● What you need to do
Rewrite all of the records below, replacing "in ft" with "in feet" and keeping everything else the same. Leave the pictures out.

— begin Supplied information —

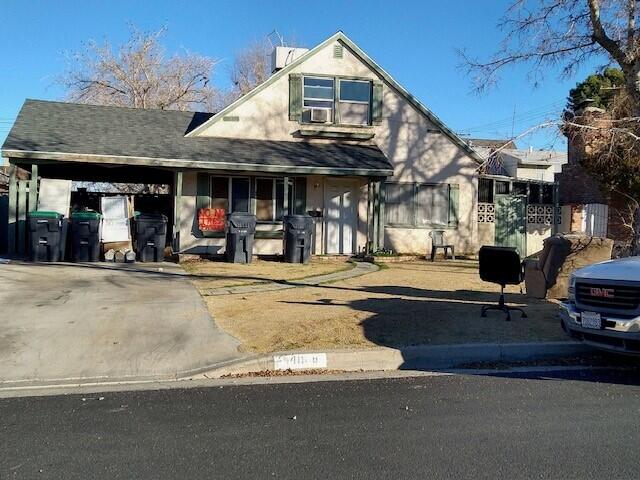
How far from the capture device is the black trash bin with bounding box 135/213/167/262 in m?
15.0

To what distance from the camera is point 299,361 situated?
6.93m

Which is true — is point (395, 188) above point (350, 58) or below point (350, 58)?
below

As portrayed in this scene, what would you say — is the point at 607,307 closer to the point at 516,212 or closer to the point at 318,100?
the point at 318,100

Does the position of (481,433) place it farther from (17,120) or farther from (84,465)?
(17,120)

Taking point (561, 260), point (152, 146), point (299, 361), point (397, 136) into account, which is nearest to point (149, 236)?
point (152, 146)

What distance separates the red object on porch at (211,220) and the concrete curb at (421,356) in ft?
34.0

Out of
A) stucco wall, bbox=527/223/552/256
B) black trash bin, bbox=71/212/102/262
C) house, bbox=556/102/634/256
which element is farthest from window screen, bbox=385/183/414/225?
black trash bin, bbox=71/212/102/262

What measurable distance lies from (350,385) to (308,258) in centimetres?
975

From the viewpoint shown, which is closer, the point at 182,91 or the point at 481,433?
the point at 481,433

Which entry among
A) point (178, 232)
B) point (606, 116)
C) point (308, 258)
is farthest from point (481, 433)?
point (178, 232)

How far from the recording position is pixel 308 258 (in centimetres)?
1598

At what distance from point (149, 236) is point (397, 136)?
813 centimetres

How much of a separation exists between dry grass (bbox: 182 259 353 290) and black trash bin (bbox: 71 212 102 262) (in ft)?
7.23

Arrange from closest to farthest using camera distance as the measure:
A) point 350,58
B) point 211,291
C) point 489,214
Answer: point 211,291 < point 350,58 < point 489,214
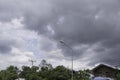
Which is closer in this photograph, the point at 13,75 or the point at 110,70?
the point at 110,70

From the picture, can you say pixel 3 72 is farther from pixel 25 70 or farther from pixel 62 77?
pixel 62 77

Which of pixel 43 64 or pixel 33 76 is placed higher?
pixel 43 64

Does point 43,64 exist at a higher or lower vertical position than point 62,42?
higher

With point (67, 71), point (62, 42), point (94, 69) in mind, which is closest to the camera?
point (62, 42)

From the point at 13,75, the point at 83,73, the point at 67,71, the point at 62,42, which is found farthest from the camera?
the point at 13,75

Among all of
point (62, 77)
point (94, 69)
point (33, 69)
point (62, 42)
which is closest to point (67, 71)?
point (62, 77)

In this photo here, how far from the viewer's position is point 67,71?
9112 cm

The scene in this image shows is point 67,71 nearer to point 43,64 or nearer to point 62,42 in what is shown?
point 43,64

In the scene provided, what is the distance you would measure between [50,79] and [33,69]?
16746 mm

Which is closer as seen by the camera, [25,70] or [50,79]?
[50,79]

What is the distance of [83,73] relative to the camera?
Result: 78.8 m

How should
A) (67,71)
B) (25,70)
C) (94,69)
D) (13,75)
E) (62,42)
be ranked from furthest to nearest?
(25,70) < (13,75) < (67,71) < (94,69) < (62,42)

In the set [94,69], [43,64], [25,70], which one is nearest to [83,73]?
[94,69]

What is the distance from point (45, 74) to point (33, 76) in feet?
13.9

— end Supplied information —

● Problem solution
How far from the capture device is the black trash bin with bounding box 135/213/167/262 in m?
15.0

To what distance from the camera is point 299,361 situated?
6.93m

Which is true — is point (395, 188) above point (350, 58) or below point (350, 58)?
below

As portrayed in this scene, what would you say — is the point at 607,307 closer to the point at 516,212 or closer to the point at 318,100?
the point at 318,100

Does the position of (481,433) place it farther from (17,120) or farther from (84,465)?
(17,120)

Taking point (561, 260), point (152, 146), point (299, 361), point (397, 136) into account, which is nearest to point (149, 236)?
point (152, 146)

What distance separates the red object on porch at (211,220) and the concrete curb at (421,356) in feet?
34.0

Out of
A) stucco wall, bbox=527/223/552/256
B) black trash bin, bbox=71/212/102/262
C) house, bbox=556/102/634/256
which element is farthest from window screen, bbox=385/183/414/225?
black trash bin, bbox=71/212/102/262

What measurable distance lies from (350,385) to (308,258) in centimetres?
975

From the viewpoint shown, which is closer, the point at 182,91 or the point at 481,433?
the point at 481,433

Which entry among
A) point (178, 232)
B) point (606, 116)
C) point (308, 258)
is farthest from point (481, 433)?
point (178, 232)

How far from the recording position is pixel 308 258 (in centimetres)?
1598

At what distance from point (149, 236) is point (397, 136)?
813 centimetres

How much of a separation exists between dry grass (bbox: 182 259 353 290) and black trash bin (bbox: 71 212 102 262) (in feet)?
7.23

Arrange from closest to farthest using camera distance as the measure:
A) point 350,58
B) point 211,291
C) point 489,214
Answer: point 211,291 < point 350,58 < point 489,214
Which is closer in this photograph, the point at 13,75 or the point at 110,70?
the point at 110,70

From the picture, can you say pixel 3 72 is farther from pixel 25 70 or farther from pixel 62 77?
pixel 62 77

Which of pixel 43 64 or pixel 33 76 is placed higher?
pixel 43 64

Does point 43,64 exist at a higher or lower vertical position than point 62,42?
higher

With point (67, 71), point (62, 42), point (94, 69) in mind, which is closest to the camera?
point (62, 42)

From the point at 13,75, the point at 83,73, the point at 67,71, the point at 62,42, which is found farthest from the camera?
the point at 13,75

Among all of
point (62, 77)
point (94, 69)
point (33, 69)
point (62, 42)
which is closest to point (67, 71)?
point (62, 77)

In this photo here, how far from the viewer's position is point 67,71?
9112 cm

The scene in this image shows is point 67,71 nearer to point 43,64 or nearer to point 62,42 in what is shown?
point 43,64

In the scene provided, what is the distance you would measure between [50,79] and [33,69]?
16746 mm

Which is closer as seen by the camera, [25,70] or [50,79]?
[50,79]

What is the distance of [83,73] relative to the camera?
Result: 78.8 m

How should
A) (67,71)
B) (25,70)
C) (94,69)
D) (13,75)
E) (62,42)
be ranked from furthest to nearest?
(25,70) < (13,75) < (67,71) < (94,69) < (62,42)

In the set [94,69], [43,64], [25,70], which one is nearest to [83,73]?
[94,69]

What is the distance from point (45, 74) to point (33, 76) in feet?
13.9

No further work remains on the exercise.